**What is expected:** A verbatim printing of the entries that follow is needed; pictures must not appear in it.
»»
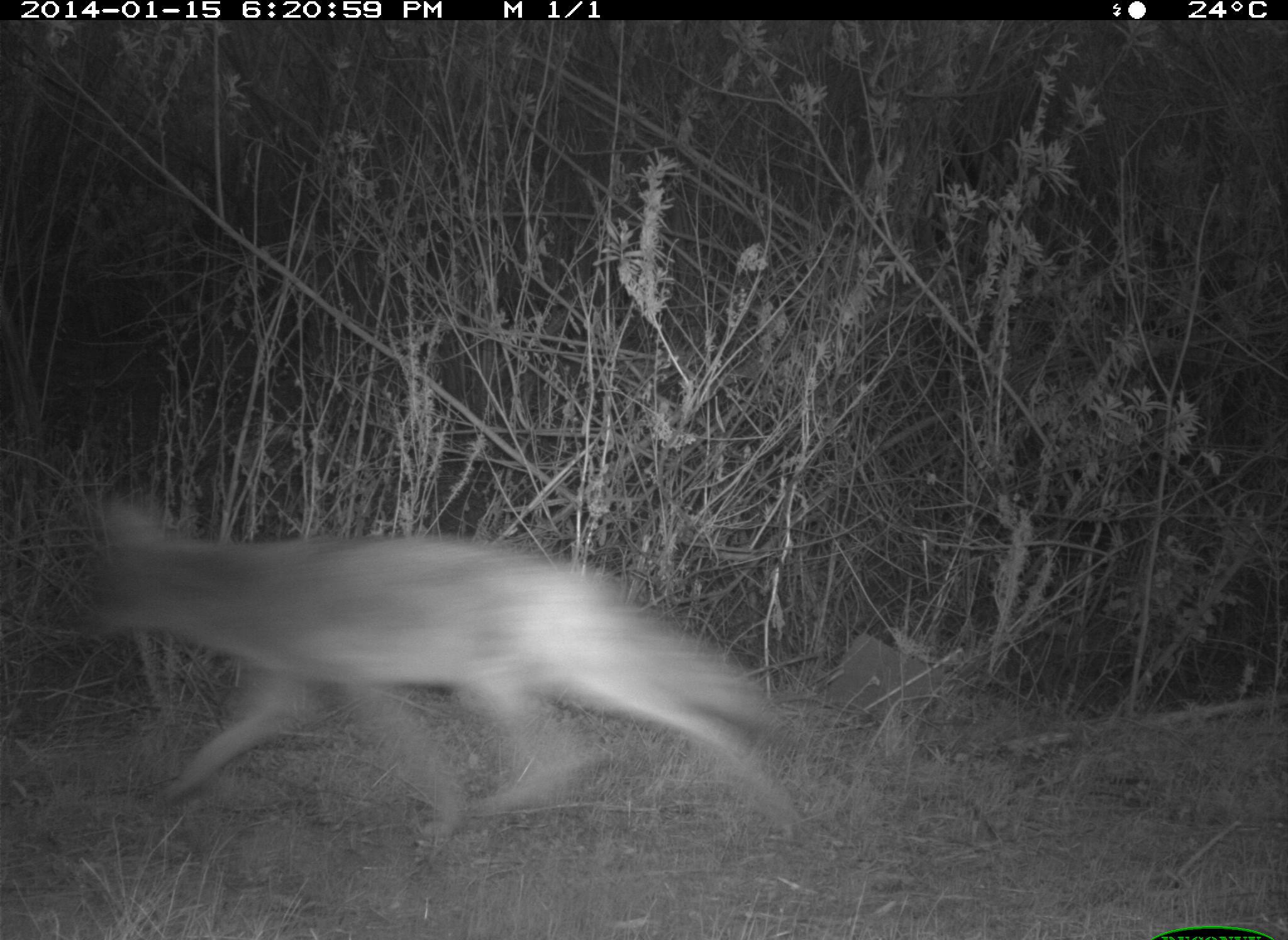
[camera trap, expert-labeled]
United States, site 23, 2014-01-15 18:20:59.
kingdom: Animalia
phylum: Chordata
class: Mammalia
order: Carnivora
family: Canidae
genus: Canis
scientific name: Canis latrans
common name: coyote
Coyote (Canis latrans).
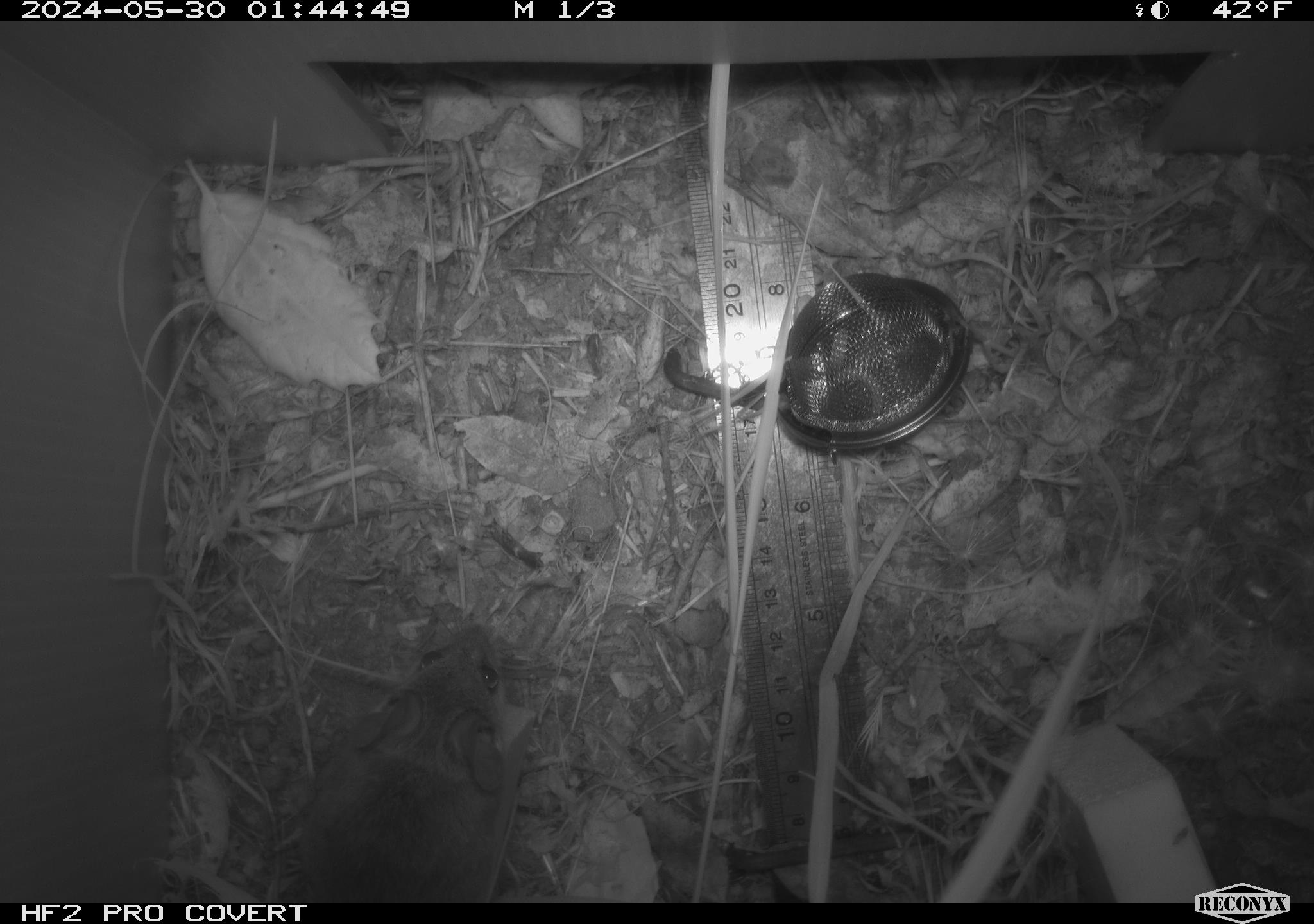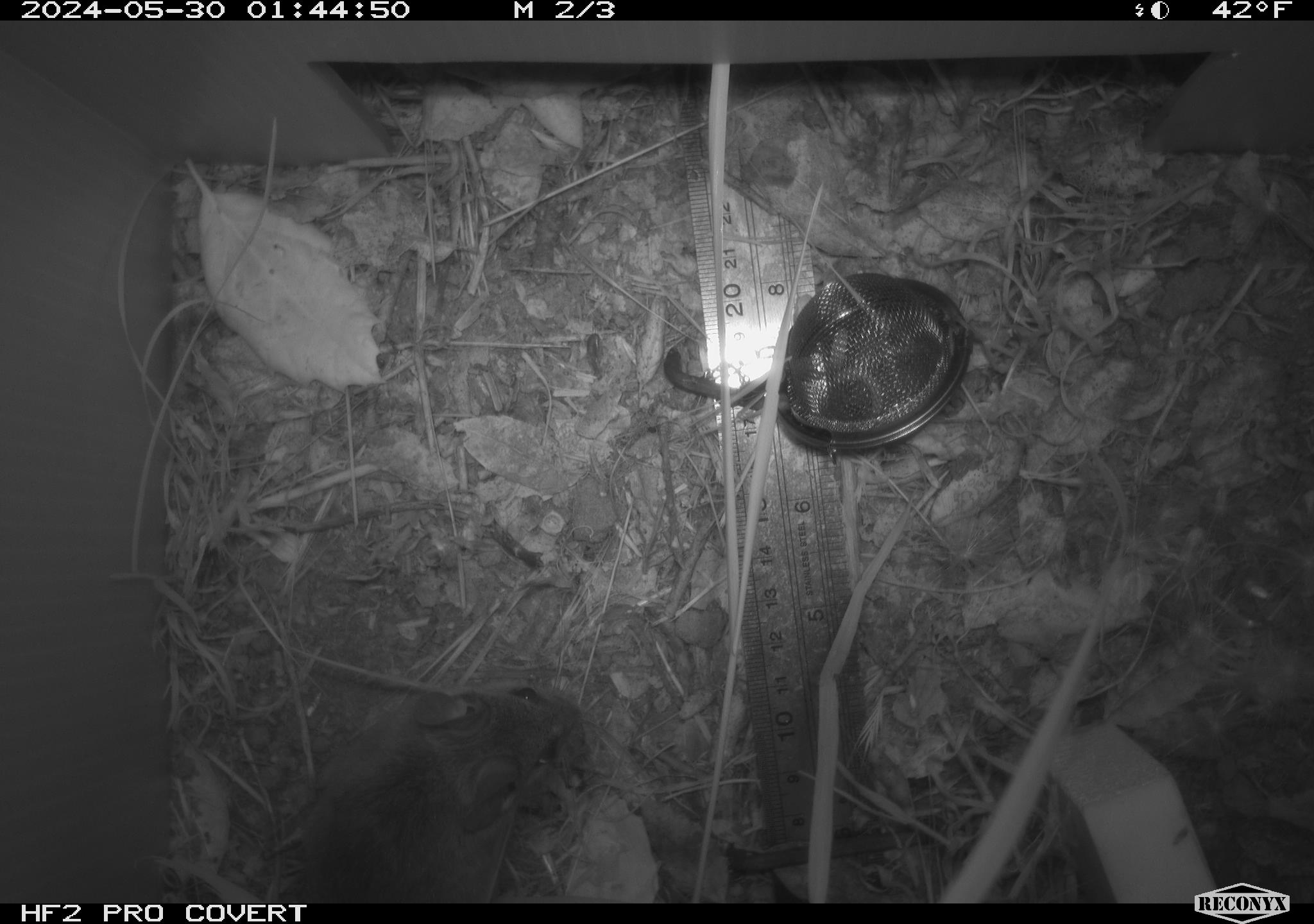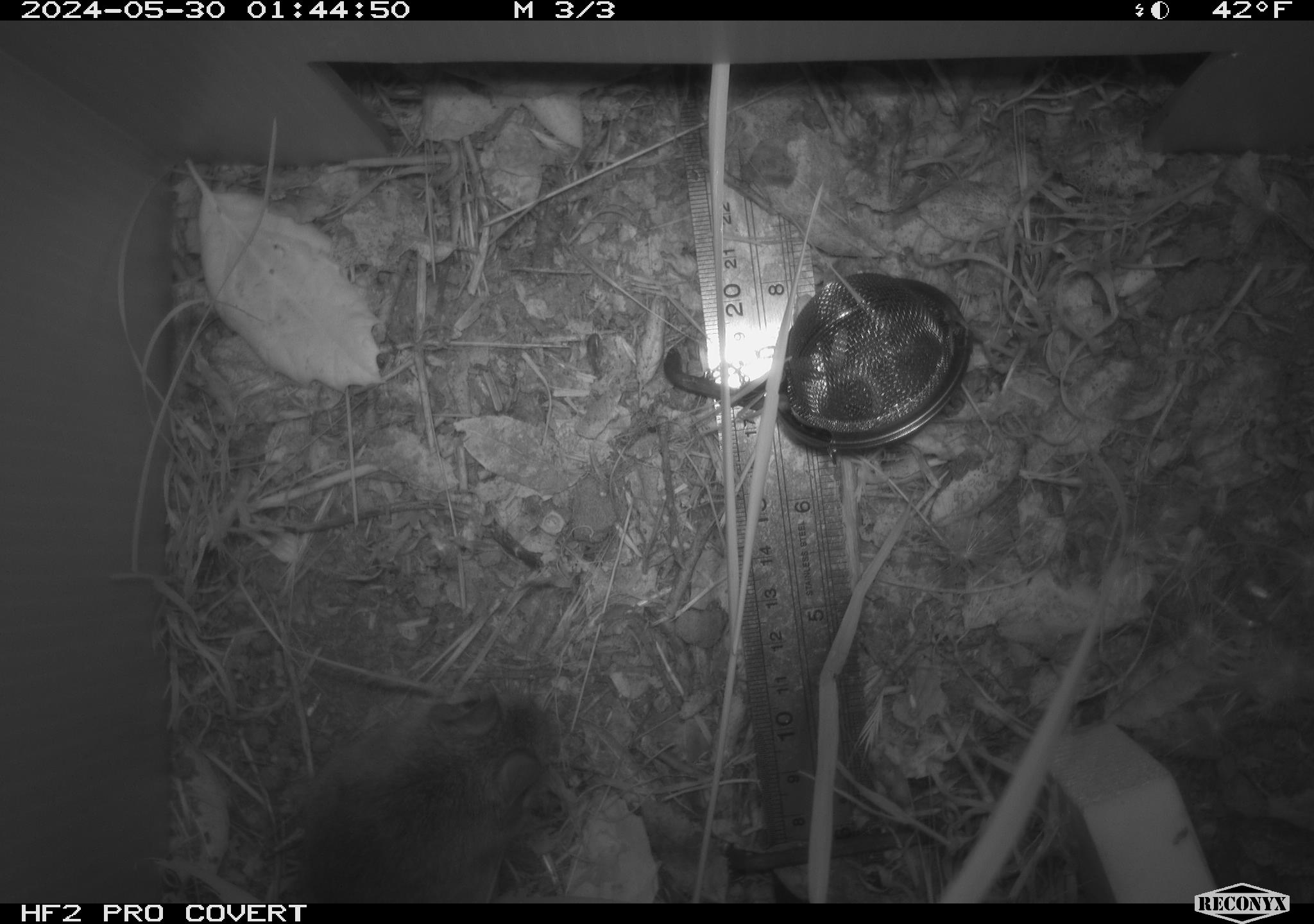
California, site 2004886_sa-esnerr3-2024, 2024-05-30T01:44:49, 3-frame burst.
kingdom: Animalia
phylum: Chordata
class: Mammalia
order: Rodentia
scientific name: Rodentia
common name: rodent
««
**Solution:**
[camera trap, expert-labeled]
United States, site 23, 2014-01-15 18:20:59.
kingdom: Animalia
phylum: Chordata
class: Mammalia
order: Carnivora
family: Canidae
genus: Canis
scientific name: Canis latrans
common name: coyote
Coyote (Canis latrans).
California, site 2004886_sa-esnerr3-2024, 2024-05-30T01:44:49, 3-frame burst.
kingdom: Animalia
phylum: Chordata
class: Mammalia
order: Rodentia
scientific name: Rodentia
common name: rodent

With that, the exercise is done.